The European Commission (EC) has announced a draft decision to impose up to 36.3% definitive countervailing duties on imports of battery electric vehicles (EVs) from China.
The draft rates are lower than the provisional duties published on 4 July and took effect on 5 July, the commission said on 20 August.
The Commission said that definitive measures must be imposed no later than four months after imposition of provisional duties and definitive findings will be published by 30 October 2024 at the latest.
It granted a lower individual duty rate of 9% to US EV maker Tesla as it was classified as an exporter from China at this stage, down from the 20.8% provisional rate.
In a response to EC’s decision, China’s Ministry of Commerce said that the EU’s ruling discriminates between different types of Chinese companies which distorted the results of the investigation.
“The final ruling was based on the ‘facts’ unilaterally identified by the EU, rather than the facts recognized by both sides.

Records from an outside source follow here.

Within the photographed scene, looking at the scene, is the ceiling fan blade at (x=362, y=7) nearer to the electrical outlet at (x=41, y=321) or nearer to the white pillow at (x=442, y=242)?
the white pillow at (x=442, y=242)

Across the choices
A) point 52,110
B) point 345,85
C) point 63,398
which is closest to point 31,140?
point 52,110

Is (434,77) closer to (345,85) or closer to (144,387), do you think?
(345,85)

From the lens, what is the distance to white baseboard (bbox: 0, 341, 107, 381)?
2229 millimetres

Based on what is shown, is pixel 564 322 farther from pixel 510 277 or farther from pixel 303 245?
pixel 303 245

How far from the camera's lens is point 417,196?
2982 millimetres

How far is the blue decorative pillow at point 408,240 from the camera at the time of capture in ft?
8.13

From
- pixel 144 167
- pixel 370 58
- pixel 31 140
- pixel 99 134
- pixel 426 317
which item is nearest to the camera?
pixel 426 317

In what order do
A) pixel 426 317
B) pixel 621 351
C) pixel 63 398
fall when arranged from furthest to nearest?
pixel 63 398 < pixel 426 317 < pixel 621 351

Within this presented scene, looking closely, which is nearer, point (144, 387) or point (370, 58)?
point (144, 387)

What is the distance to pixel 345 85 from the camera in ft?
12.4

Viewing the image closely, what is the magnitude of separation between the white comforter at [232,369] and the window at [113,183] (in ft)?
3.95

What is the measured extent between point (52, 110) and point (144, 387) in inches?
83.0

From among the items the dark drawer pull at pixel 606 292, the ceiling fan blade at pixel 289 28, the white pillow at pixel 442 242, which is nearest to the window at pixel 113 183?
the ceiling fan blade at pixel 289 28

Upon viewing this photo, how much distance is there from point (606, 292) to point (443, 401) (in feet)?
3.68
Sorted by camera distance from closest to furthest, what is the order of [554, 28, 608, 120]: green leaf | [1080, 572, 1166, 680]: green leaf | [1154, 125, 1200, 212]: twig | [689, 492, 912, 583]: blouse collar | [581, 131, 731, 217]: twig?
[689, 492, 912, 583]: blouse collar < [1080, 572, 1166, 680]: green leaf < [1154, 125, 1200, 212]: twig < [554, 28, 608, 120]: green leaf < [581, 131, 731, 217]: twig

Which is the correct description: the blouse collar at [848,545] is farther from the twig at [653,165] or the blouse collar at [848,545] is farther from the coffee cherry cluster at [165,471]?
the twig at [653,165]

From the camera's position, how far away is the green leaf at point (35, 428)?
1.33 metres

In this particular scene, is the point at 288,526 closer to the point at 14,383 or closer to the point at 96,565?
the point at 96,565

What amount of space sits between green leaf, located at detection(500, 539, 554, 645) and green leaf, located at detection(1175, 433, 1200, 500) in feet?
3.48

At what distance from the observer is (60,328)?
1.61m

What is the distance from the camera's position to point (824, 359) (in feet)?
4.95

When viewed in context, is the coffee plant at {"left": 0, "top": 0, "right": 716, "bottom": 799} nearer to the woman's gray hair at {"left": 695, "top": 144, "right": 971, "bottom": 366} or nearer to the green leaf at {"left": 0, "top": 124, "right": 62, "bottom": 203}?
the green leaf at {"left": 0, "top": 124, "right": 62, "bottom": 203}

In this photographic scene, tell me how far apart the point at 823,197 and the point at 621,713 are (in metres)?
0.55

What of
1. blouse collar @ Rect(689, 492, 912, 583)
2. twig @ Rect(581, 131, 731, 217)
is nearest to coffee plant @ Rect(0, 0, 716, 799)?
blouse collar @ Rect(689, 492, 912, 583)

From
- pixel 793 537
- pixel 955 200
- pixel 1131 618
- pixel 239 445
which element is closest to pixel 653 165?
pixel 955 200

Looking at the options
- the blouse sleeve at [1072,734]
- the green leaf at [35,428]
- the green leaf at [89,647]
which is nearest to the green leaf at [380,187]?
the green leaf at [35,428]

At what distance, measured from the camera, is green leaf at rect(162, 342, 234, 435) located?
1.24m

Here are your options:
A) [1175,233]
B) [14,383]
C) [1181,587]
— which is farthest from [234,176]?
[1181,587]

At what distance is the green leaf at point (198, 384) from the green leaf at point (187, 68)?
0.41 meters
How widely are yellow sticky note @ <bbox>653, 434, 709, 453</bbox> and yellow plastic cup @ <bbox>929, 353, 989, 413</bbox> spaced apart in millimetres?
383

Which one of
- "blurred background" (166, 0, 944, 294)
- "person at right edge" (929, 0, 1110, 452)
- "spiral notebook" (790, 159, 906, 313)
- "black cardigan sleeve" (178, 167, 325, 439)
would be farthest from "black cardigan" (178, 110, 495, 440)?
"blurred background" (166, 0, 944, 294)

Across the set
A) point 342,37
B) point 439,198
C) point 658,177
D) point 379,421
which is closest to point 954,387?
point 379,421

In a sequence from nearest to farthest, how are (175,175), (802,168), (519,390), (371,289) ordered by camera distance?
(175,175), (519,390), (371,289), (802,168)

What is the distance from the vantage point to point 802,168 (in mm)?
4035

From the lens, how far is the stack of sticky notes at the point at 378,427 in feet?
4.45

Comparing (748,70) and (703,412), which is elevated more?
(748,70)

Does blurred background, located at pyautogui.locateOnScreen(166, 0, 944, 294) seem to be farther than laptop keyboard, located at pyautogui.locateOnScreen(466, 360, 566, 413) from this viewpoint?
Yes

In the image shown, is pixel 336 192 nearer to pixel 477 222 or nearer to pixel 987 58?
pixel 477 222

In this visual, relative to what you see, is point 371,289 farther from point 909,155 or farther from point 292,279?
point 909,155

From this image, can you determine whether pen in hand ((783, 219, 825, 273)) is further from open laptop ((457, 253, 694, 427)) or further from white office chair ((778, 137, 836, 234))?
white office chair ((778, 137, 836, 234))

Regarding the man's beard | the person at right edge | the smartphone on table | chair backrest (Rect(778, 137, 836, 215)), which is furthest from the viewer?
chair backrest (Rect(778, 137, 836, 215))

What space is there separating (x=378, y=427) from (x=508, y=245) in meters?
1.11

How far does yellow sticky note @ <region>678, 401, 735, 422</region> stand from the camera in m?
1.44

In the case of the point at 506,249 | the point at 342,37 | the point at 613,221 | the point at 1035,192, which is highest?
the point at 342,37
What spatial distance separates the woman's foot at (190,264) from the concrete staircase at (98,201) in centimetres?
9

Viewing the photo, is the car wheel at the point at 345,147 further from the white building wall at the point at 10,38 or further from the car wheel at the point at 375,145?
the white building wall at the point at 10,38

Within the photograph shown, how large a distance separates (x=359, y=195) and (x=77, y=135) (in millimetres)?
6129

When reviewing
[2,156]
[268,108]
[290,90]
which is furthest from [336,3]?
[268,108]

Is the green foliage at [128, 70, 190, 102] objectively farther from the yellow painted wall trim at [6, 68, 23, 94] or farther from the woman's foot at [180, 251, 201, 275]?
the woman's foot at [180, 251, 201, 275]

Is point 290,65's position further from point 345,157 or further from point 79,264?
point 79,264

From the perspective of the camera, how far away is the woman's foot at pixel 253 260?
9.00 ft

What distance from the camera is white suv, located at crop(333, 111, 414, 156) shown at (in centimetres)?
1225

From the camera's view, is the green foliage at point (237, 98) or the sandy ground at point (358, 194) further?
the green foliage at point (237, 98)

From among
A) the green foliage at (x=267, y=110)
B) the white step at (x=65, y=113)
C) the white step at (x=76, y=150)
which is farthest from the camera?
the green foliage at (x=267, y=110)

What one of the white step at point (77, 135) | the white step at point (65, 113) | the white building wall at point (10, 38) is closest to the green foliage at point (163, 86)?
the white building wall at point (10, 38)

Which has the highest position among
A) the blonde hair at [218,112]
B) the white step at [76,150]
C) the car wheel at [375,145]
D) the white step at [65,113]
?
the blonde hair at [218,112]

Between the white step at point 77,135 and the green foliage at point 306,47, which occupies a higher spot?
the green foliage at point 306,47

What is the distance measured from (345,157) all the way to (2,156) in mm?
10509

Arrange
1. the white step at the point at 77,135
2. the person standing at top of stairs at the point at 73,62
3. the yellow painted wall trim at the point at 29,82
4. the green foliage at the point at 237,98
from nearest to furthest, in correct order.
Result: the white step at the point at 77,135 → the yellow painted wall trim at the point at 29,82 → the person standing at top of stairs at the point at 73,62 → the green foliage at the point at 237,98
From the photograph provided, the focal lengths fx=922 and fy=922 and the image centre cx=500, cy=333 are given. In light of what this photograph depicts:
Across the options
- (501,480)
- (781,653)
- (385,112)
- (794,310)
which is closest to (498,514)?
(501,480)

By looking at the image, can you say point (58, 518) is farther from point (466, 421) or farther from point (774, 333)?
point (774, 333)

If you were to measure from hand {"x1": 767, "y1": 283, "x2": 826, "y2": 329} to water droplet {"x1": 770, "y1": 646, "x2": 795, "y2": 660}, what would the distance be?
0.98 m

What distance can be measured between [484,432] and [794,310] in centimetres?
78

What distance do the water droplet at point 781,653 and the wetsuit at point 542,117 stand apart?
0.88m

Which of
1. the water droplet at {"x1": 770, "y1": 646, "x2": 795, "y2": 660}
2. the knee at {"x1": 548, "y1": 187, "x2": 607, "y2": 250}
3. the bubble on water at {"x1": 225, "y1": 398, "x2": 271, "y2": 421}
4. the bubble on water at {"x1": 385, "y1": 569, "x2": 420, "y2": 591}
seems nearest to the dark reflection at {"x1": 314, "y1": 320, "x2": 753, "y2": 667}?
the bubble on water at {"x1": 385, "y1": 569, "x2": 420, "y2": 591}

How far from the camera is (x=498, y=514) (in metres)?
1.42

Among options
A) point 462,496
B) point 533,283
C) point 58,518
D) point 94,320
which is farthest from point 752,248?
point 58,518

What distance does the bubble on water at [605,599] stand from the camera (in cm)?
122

China firmly opposes this and is highly concerned,” the ministry said.
The China Association of Automotive Manufacturers (CAAM) voiced strong opposition to the decision, saying that the European Commission seriously “distorted the facts” of China’s EV industry.
The EU duties bring great risk and uncertainties to Chinese companies’ operations and investment in the bloc, damage their business confidence, as well as impact EU’s development of EV industry, the association said.
The automotive industry is a major global consumer of petrochemicals, which account for more than a third of the raw material costs of an average vehicle.
EVs and associated battery markets provide growth opportunity for the chemical industry, with chemical producers separately developing battery materials, as well as specialty polymers and adhesives for the environment-friendly vehicles.